Centrafrique : « Etape par étape, enclencher la dynamique de la réconciliation »

Publié le 11.06.2014| Mis à jour le 08.12.2021

Bruno Angsthelm, chargé de mission Afrique, revient sur le projet d’urgence de 50 000 euros débloqué par le CCFD-Terre Solidaire pour venir en aide à des centaines de familles de réfugiés centrafricains à l’est du Cameroun et au sud du Tchad. Ces musulmans issus de l’ethnie des Peuls ont fui les violences dans leur pays et vivent dans des conditions précaires. Cette assistance humanitaire s’inscrit dans le cadre du « Programme Paix » lancé par le CCFD-Terre Solidaire fin 2012 dans quatre pays, Tchad, République de Centrafrique (RCA), Soudan et Sud-Soudan, visant à soutenir les sociétés civiles dans leur action pour la paix.


A quels enjeux répond cette aide d’urgence ?

Bruno Angsthelm : Il s’agit pour nous de consolider des liens et d’œuvrer à la réconciliation entre chrétiens et musulmans. Nous ciblons une communauté qui a besoin d’assistance et qui va nous permettre de mieux travailler sur les enjeux de l’après-conflit.

Il faut bien le souligner : les membres de l’ethnie peule font partie de la minorité musulmane en Centrafrique (15 % de la population), mais ils sont les seuls à être reconnus en tant que Centrafricains, même s’ils sont marginalisés. Ce n’est pas le cas des autres musulmans, trop souvent perçus comme des étrangers ou des immigrés. En plaidant pour le retour des réfugiés peuls, il sera plus facile d’introduire le débat sur la question plus générale du retour des musulmans qui ont fui la Centrafrique.

Le deuxième enjeu porte sur la transhumance transfrontalière, une question très importante. Si la transhumance est relativement bien organisée entre les Peuls et les autres communautés centrafricaines, la transhumance transfrontalière pose beaucoup plus de problèmes. De nombreux troupeaux sont la propriété de tchadiens puissants dans leur pays qui arment les bergers. Ceux qui résistent à leur passage s’exposent à des représailles. Une bonne partie de cette transhumance s’effectue dans la violence et l’impunité. Cette situation a amené des Peuls centrafricains, minoritaires certes, à s’armer pour défendre leur communauté. Certains se sont mêmes enrôlés dans des groupes armés. Il faut désamorcer les risques de conflit.

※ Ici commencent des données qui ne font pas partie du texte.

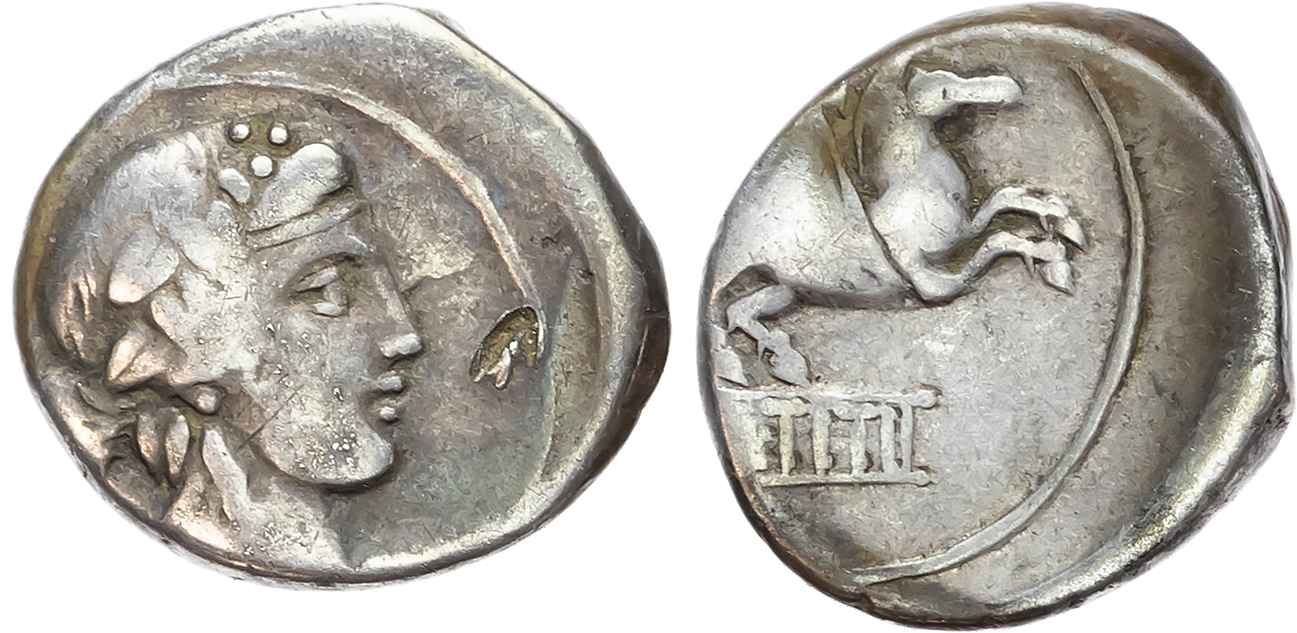 Q. Titius (90 BC) AR Denarius, Rome, 3.84g.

La frontière n’est-elle pas fermée entre le Tchad et la RCA ?

A long terme, la question de la transhumance sera de toute façon un sujet de débat entre le Tchad et la RCA. Aujourd’hui il y a un fort risque de tensions avec l’accumulation de bétails au sud du Tchad qui ne peuvent aller transhumer en Centrafrique.

Les autorités tchadiennes ont fermé leurs frontières suite aux tensions le long des frontières et après s’être désengagé de la mission africaine et fait rentrer leurs troupes au pays. Nos partenaires tchadiens nous ont informé que le Tchad n’était pas favorable en ce moment à la venue de délégations centrafricaines. Nous avons dû reporter trois opérations, dont un voyage de jeunes leaders chrétiens et musulmans centrafrcains pour rencontrer la société civile tchadienne et une mission de personnalités de la société civile centrafricaine membre du Conseil national de transition (CNT) afin de rencontrer les réfugiés musulmans. La tenue d’une plateforme régionale peule a aussi du être reportée.

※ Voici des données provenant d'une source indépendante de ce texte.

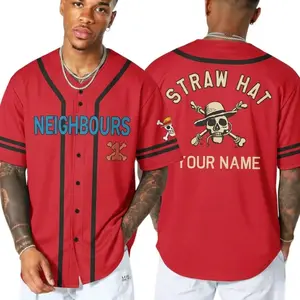 Custom Straw Hat Crew Style Baseball Jersey, Pirate Theme Fan Apparel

Qui va mettre en œuvre, sur le terrain, l’aide d’urgence à destination des réfugiés peuls ?

Notre partenaire pour cette aide est le Comité de suivi de l’appel à la paix et à la réconciliation (CSAPR) au Tchad, qui va coordonner avec l’Association pour l’intégration et le développement social des Peuls de Centrafrique (AIDSPC) la mise en œuvre de cette aide, avec l’appui d’autres alliés sur le terrain comme au Cameroun avec l’ONG Est Développement. La crise nous a permis de consolider nos liens avec l’AIDSPC, qui n’est pas organisée autour de la question de l’élevage mais plutôt sur une approche de citoyenneté. L’AIDSPC sera un partenaire clé pour reconstruire le « vivre ensemble » dans les territoires. Elle nous permettra de travailler à long terme sur le thème de la réconciliation.

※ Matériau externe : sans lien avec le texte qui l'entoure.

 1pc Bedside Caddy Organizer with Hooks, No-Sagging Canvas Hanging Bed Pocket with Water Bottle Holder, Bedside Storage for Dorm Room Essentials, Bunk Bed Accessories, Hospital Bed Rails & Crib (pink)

Comment œuvrer à cette réconciliation, dont il n’est pas question pour la classe politique en Centrafrique ?

La réconciliation ne pourra sans doute pas se faire au niveau national. Elle se jouera plutôt sur le terrain, dans les régions, dans les villages… Nous allons proposer la tenue cette année de quatre forums locaux qui réuniront des acteurs importants de la société civile présents sur place, des religieux, des jeunes, des femmes, des leaders communautaires, des ONG locales, pour relancer le dialogue, comprendre ce qui s’est passé et retrouver le chemin de la paix.

Notre objectif : favoriser toute action qui enclenche dès maintenant un esprit de dialogue et de réconciliation. Nous avançons pas à pas, étape par étape, pour faire bouger les lignes dans un contexte de guerre qui reste difficile. Les conditions de sécurité ne sont malheureusement pas réunies pour organiser le retour des représentants d’associations peules, et faire en sorte qu’ils se joignent à ces forums.